UCLan academic underlines link between trust & business bottom line

UCLan journalism lecturer Dr Francois Nel has stepped onto the world stage to help answer one of the industry’s most pressing questions: Do levels of trust in journalism impact on the business bottom line?

The answer is ‘Yes’, according to François and his research partner Dr Coral Milburn-Curtis of the University of Oxford.

The duo was recently asked to take on the iconic World Press Trends report published annually since 1989 by WAN-IFRA, the World Association of Newspapers and News Publishers.

“When we were asked to take over the study, the WAN-IFRA team challenged us to deliver insights beyond the usual market trends,” recalls François, who is a Reader in Media Innovation and Entrepreneurship at UCLan.

“That’s when we decided to look at the relationship between the Edelman Trust Index and other data we had collected about news media organisations’ performance in terms of print and digital revenues, circulations, readership and more.”


Research findings

The statistical analysis was startling: there’s a very strong relationship between trust and the business bottom line.

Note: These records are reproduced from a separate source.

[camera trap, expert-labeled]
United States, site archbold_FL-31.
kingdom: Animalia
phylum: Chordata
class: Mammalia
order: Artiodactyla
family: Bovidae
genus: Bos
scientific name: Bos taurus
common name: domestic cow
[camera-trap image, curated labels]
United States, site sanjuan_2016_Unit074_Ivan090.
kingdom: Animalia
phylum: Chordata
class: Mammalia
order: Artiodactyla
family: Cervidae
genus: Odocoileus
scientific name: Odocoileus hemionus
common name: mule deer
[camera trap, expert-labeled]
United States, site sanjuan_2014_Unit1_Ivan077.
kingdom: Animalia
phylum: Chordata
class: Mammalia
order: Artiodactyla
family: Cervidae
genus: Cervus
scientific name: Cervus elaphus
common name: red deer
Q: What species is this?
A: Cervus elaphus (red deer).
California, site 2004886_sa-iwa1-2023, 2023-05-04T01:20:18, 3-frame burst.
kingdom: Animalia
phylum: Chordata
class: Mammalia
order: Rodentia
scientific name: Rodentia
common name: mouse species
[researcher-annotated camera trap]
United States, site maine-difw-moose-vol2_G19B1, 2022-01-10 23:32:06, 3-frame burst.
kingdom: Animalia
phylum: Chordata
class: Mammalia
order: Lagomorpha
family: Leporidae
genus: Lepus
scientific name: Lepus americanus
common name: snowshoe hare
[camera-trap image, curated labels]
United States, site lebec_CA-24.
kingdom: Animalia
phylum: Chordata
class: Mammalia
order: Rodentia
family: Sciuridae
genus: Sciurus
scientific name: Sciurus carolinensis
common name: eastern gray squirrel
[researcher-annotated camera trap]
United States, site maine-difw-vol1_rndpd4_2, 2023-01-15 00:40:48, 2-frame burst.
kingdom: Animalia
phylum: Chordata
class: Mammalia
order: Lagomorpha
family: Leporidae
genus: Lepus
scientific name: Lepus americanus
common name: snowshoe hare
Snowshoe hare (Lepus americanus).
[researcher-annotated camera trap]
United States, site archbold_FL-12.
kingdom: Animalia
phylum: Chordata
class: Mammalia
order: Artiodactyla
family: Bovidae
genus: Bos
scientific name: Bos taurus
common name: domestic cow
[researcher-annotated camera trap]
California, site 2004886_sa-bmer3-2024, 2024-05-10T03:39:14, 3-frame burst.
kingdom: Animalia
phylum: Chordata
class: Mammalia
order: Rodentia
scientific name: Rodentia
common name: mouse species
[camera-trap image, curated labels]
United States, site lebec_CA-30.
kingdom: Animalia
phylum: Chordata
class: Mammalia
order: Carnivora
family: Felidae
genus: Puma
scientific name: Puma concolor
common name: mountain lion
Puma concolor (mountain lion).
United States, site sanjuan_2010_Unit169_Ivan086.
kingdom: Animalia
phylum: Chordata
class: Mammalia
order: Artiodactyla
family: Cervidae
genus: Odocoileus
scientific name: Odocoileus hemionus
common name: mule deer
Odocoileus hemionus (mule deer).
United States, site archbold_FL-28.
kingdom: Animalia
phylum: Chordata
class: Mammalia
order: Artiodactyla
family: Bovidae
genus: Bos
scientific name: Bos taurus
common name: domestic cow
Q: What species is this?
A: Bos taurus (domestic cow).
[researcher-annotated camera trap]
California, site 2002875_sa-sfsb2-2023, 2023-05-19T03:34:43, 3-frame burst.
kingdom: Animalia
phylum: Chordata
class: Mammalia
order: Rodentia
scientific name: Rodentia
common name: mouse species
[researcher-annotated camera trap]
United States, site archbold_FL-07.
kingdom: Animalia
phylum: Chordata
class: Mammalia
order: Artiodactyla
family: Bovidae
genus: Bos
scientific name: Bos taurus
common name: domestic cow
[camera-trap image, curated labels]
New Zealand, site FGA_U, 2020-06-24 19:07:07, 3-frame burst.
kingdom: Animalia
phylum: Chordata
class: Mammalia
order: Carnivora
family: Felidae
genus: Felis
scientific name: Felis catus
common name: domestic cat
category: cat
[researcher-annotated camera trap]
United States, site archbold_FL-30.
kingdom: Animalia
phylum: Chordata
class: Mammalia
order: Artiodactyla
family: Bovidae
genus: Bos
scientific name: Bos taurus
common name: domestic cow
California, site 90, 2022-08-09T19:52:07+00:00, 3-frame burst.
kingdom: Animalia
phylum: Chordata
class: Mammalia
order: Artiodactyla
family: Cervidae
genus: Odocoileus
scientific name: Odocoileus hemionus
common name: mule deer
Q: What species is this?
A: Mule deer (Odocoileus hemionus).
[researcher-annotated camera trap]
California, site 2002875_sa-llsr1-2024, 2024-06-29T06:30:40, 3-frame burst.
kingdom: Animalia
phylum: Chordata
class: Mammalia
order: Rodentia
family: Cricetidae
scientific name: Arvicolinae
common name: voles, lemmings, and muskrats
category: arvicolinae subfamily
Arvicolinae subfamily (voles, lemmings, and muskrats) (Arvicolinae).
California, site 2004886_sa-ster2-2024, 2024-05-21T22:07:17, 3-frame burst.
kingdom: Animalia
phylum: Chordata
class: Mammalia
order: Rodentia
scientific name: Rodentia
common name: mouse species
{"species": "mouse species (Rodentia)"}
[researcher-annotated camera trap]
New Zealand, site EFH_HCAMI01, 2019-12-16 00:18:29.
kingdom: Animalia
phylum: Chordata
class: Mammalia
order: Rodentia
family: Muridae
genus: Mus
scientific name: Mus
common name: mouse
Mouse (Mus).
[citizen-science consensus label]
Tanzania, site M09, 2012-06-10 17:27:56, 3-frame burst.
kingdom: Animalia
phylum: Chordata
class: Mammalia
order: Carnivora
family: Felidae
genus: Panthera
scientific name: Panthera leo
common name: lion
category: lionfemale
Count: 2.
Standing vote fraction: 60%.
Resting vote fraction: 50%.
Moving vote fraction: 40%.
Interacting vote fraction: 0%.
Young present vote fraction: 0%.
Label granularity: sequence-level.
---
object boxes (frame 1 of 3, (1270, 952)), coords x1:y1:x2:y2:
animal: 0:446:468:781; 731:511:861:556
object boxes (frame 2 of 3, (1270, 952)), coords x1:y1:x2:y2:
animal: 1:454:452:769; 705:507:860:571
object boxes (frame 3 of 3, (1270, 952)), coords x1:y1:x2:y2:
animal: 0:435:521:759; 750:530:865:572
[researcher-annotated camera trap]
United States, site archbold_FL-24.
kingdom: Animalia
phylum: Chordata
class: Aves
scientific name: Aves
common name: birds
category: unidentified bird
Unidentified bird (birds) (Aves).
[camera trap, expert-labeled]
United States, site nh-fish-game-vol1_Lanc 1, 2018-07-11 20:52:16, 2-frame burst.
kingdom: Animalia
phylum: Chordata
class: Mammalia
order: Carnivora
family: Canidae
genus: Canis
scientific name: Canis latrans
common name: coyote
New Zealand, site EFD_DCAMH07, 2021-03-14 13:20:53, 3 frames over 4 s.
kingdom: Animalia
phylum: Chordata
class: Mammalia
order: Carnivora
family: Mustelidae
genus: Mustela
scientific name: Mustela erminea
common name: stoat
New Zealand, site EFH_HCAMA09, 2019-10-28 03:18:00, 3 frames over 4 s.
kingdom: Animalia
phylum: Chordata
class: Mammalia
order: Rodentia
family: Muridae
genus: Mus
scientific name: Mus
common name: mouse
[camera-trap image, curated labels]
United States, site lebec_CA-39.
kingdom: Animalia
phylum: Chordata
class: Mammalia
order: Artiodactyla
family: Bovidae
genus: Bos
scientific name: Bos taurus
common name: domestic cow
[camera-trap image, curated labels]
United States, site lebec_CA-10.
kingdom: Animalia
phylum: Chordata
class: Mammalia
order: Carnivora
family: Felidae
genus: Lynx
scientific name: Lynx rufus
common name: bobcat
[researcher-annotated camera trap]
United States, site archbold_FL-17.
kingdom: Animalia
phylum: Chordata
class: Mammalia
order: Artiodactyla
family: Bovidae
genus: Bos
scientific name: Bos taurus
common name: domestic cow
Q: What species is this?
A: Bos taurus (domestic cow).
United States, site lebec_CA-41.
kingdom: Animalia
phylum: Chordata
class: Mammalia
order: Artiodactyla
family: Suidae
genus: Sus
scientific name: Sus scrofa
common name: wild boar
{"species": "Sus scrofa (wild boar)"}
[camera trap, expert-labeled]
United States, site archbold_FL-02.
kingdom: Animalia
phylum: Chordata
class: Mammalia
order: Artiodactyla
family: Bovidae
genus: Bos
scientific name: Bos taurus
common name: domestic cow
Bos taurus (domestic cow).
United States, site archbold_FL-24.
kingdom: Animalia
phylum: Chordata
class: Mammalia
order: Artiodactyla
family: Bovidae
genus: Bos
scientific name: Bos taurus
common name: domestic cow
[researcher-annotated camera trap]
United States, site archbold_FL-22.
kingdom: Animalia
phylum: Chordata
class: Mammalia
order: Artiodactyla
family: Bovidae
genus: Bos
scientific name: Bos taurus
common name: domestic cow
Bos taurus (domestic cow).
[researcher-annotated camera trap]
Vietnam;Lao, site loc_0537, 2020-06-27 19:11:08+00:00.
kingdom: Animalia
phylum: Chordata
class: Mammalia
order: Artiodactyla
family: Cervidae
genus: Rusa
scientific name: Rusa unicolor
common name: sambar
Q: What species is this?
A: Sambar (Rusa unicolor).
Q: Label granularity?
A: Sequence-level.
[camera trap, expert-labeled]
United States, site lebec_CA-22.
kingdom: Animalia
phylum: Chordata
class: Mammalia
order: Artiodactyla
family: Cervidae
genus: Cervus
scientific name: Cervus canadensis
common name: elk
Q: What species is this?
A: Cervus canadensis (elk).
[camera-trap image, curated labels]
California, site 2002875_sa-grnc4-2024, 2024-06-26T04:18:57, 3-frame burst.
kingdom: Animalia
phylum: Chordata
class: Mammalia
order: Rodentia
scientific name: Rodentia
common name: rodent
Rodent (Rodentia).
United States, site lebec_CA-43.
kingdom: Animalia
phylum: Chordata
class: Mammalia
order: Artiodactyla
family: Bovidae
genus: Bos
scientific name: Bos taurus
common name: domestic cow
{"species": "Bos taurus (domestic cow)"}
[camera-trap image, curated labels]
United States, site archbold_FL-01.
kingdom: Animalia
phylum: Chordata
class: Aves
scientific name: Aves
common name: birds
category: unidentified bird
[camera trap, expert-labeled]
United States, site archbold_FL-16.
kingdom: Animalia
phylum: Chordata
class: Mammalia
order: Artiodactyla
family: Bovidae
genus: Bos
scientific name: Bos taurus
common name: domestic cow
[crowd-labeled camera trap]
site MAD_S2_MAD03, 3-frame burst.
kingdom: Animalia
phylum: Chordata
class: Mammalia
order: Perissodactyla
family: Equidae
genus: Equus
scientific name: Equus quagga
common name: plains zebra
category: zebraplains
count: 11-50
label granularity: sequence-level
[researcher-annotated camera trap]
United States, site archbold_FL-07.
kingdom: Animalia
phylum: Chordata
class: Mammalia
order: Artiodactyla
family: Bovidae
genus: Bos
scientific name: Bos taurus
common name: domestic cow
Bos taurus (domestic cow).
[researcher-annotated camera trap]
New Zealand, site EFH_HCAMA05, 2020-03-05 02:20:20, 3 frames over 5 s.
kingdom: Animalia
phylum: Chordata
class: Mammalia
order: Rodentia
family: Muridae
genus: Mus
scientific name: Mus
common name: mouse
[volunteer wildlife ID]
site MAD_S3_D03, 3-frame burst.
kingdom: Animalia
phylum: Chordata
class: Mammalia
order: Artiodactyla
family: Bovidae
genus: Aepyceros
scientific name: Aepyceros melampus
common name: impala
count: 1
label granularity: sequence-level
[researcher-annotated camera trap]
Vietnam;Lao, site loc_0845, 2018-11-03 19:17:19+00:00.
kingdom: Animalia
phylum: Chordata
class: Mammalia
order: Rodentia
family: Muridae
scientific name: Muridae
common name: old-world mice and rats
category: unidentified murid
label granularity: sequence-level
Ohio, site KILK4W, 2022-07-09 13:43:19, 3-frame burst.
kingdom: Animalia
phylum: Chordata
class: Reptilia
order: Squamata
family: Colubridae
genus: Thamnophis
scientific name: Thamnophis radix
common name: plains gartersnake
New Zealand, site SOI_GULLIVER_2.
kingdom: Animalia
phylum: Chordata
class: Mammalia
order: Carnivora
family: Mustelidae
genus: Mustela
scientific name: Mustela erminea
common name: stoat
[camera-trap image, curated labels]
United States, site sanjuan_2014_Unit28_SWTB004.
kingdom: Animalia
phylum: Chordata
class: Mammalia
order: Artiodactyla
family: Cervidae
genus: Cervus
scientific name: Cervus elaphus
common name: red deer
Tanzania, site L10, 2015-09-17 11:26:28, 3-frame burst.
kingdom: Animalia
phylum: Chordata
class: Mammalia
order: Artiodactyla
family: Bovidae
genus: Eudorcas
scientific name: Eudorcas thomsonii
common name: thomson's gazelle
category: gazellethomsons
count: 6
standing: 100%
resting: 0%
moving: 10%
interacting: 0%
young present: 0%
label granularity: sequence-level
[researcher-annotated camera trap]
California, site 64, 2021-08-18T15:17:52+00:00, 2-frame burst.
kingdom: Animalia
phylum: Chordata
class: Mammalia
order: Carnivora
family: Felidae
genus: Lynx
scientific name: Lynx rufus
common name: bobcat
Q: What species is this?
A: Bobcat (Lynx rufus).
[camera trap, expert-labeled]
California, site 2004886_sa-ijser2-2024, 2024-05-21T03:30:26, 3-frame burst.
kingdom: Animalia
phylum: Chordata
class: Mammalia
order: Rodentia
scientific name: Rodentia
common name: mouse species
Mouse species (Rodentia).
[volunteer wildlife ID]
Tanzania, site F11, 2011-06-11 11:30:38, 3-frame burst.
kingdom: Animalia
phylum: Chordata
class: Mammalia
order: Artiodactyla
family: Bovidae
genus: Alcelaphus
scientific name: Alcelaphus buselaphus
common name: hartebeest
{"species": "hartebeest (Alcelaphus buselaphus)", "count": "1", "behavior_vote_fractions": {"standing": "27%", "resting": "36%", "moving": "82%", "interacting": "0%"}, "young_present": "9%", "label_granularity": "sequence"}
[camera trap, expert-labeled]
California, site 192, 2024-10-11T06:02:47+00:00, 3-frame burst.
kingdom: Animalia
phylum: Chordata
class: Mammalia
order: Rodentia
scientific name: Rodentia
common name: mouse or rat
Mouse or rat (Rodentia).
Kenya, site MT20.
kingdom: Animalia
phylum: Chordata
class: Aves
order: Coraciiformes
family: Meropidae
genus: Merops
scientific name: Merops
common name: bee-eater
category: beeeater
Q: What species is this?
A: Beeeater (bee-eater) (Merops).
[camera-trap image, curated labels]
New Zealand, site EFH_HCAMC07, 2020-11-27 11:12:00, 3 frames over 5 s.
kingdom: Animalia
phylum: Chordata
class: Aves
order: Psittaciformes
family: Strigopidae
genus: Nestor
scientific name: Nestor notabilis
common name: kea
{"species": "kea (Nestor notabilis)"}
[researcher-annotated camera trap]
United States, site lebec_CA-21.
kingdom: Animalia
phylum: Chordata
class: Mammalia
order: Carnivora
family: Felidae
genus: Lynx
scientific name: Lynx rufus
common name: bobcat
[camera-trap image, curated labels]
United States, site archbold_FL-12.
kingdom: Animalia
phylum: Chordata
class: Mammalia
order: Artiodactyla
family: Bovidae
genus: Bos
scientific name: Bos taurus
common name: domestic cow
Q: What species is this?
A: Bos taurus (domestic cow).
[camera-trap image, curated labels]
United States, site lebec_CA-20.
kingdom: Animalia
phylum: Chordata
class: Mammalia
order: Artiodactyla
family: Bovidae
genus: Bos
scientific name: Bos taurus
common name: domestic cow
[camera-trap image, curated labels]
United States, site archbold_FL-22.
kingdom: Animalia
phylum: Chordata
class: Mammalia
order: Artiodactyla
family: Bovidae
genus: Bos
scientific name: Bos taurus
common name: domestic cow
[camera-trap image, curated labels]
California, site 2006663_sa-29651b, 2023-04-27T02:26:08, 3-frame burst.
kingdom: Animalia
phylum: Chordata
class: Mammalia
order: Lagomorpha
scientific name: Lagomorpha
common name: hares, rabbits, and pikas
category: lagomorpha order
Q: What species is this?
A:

“Our analysis shows there is a significant positive relationship between trust and digital and print audience numbers, as well as income from digital and print advertising and circulation sales.”, said François, who presented the headline findings at the 70th World News Publishers Congress in Portugal this summer.

Commenting on the study,  WAN-IFRA CEO Vincent Peyrègne said: “For the press, securing a trusted relationship with its audience is not only an economic imperative but also a social and democratic obligation. 

“This year’s World Press Trends analysis shows that a lack of trust can cost publishers where it hurts most – with their audiences and advertisers, therefore impacting revenues.

“And, perhaps more profoundly, it is potentially costing them a central and pivotal role in their communities and society at large.”

François is aware that these research findings invite many further questions about the nature of trust, including its relationship to truth.

“In an era of ‘fake news’, it’s obvious that being trusted doesn’t necessarily mean that you’re telling the truth. For example, lots of people trust Donald Trump, albeit that he has been found to frequently tell lies.

“I look forward to discussing this and more with third-year students who choose to take the ‘Future Media’ module, as well as those postgraduates taking ‘Journalism Innovation’ on the newly re-validated MA Journalism course.”